All of lore.kernel.org
 help / color / mirror / Atom feed
From: Catalin Marinas <catalin.marinas@arm.com>
To: Peter Collingbourne <pcc@google.com>
Cc: kvmarm@lists.cs.columbia.edu, Marc Zyngier <maz@kernel.org>,
	kvm@vger.kernel.org, Andy Lutomirski <luto@amacapital.net>,
	linux-arm-kernel@lists.infradead.org,
	Michael Roth <michael.roth@amd.com>,
	Chao Peng <chao.p.peng@linux.intel.com>,
	Will Deacon <will@kernel.org>,
	Evgenii Stepanov <eugenis@google.com>,
	Steven Price <steven.price@arm.com>
Subject: Re: [PATCH] KVM: arm64: permit MAP_SHARED mappings with MTE enabled
Date: Fri, 24 Jun 2022 18:05:21 +0100	[thread overview]
Message-ID: <YrXu0Uzi73pUDwye@arm.com> (raw)
In-Reply-To: <20220623234944.141869-1-pcc@google.com>

+ Steven as he added the KVM and swap support for MTE.

On Thu, Jun 23, 2022 at 04:49:44PM -0700, Peter Collingbourne wrote:
> Certain VMMs such as crosvm have features (e.g. sandboxing, pmem) that
> depend on being able to map guest memory as MAP_SHARED. The current
> restriction on sharing MAP_SHARED pages with the guest is preventing
> the use of those features with MTE. Therefore, remove this restriction.

We already have some corner cases where the PG_mte_tagged logic fails
even for MAP_PRIVATE (but page shared with CoW). Adding this on top for
KVM MAP_SHARED will potentially make things worse (or hard to reason
about; for example the VMM sets PROT_MTE as well). I'm more inclined to
get rid of PG_mte_tagged altogether, always zero (or restore) the tags
on user page allocation, copy them on write. For swap we can scan and if
all tags are 0 and just skip saving them.

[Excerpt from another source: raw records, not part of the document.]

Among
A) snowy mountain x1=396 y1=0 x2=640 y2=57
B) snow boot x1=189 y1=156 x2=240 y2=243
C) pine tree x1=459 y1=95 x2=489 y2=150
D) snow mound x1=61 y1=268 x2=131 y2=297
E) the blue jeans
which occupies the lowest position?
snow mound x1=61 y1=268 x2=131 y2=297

Another aspect is a change in the KVM ABI with this patch. It's probably
not that bad since it's rather a relaxation but it has the potential to
confuse the VMM, especially as it doesn't know whether it's running on
older kernels or not (it would have to probe unless we expose this info
to the VMM in some other way).

> To avoid races between multiple tasks attempting to clear tags on the
> same page, introduce a new page flag, PG_mte_tag_clearing, and test-set it
> atomically before beginning to clear tags on a page. If the flag was not
> initially set, spin until the other task has finished clearing the tags.

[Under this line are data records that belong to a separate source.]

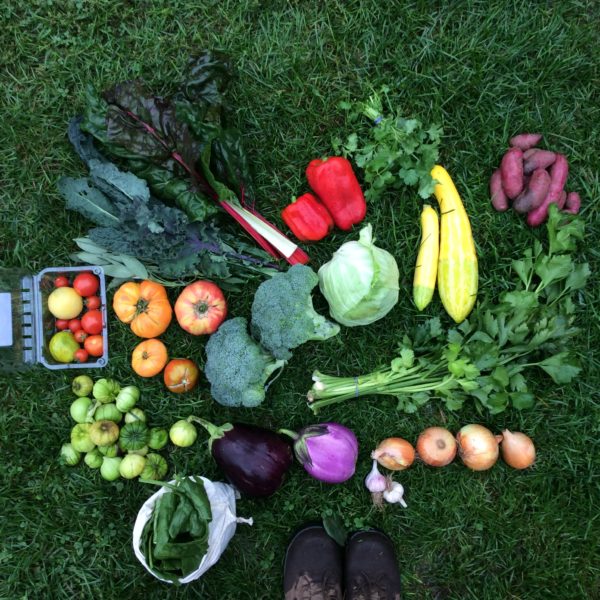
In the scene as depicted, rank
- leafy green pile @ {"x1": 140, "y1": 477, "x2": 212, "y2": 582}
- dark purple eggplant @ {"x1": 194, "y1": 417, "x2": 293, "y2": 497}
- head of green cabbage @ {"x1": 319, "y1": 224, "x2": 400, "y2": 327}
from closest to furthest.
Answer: leafy green pile @ {"x1": 140, "y1": 477, "x2": 212, "y2": 582} < head of green cabbage @ {"x1": 319, "y1": 224, "x2": 400, "y2": 327} < dark purple eggplant @ {"x1": 194, "y1": 417, "x2": 293, "y2": 497}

TBH, I can't mentally model all the corner cases, so maybe a formal
model would help (I can have a go with TLA+, though not sure when I find
a bit of time this summer). If we get rid of PG_mte_tagged altogether,
this would simplify things (hopefully).

As you noticed, the problem is that setting PG_mte_tagged and clearing
(or restoring) the tags is not an atomic operation. There are places
like mprotect() + CoW where one task can end up with stale tags. Another
is shared memfd mappings if more than one mapping sets PROT_MTE and
there's the swap restoring on top.

> diff --git a/arch/arm64/kernel/mte.c b/arch/arm64/kernel/mte.c
> index f6b00743c399..8f9655053a9f 100644
> --- a/arch/arm64/kernel/mte.c
> +++ b/arch/arm64/kernel/mte.c
> @@ -57,7 +57,18 @@ static void mte_sync_page_tags(struct page *page, pte_t old_pte,
>  	 * the new page->flags are visible before the tags were updated.
>  	 */
>  	smp_wmb();
> -	mte_clear_page_tags(page_address(page));
> +	mte_ensure_page_tags_cleared(page);
> +}
> +
> +void mte_ensure_page_tags_cleared(struct page *page)
> +{
> +	if (test_and_set_bit(PG_mte_tag_clearing, &page->flags)) {
> +		while (!test_bit(PG_mte_tagged, &page->flags))
> +			;
> +	} else {
> +		mte_clear_page_tags(page_address(page));
> +		set_bit(PG_mte_tagged, &page->flags);
> +	}
>  }

mte_sync_tags() already sets PG_mte_tagged prior to clearing the page
tags. The reason was so that multiple concurrent set_pte_at() would not
all rush to clear (or restore) the tags. But we do have the risk of one
thread accessing the page with the stale tags (copy_user_highpage() is
worse as the tags would be wrong in the destination page). I'd rather be
consistent everywhere with how we set the flags.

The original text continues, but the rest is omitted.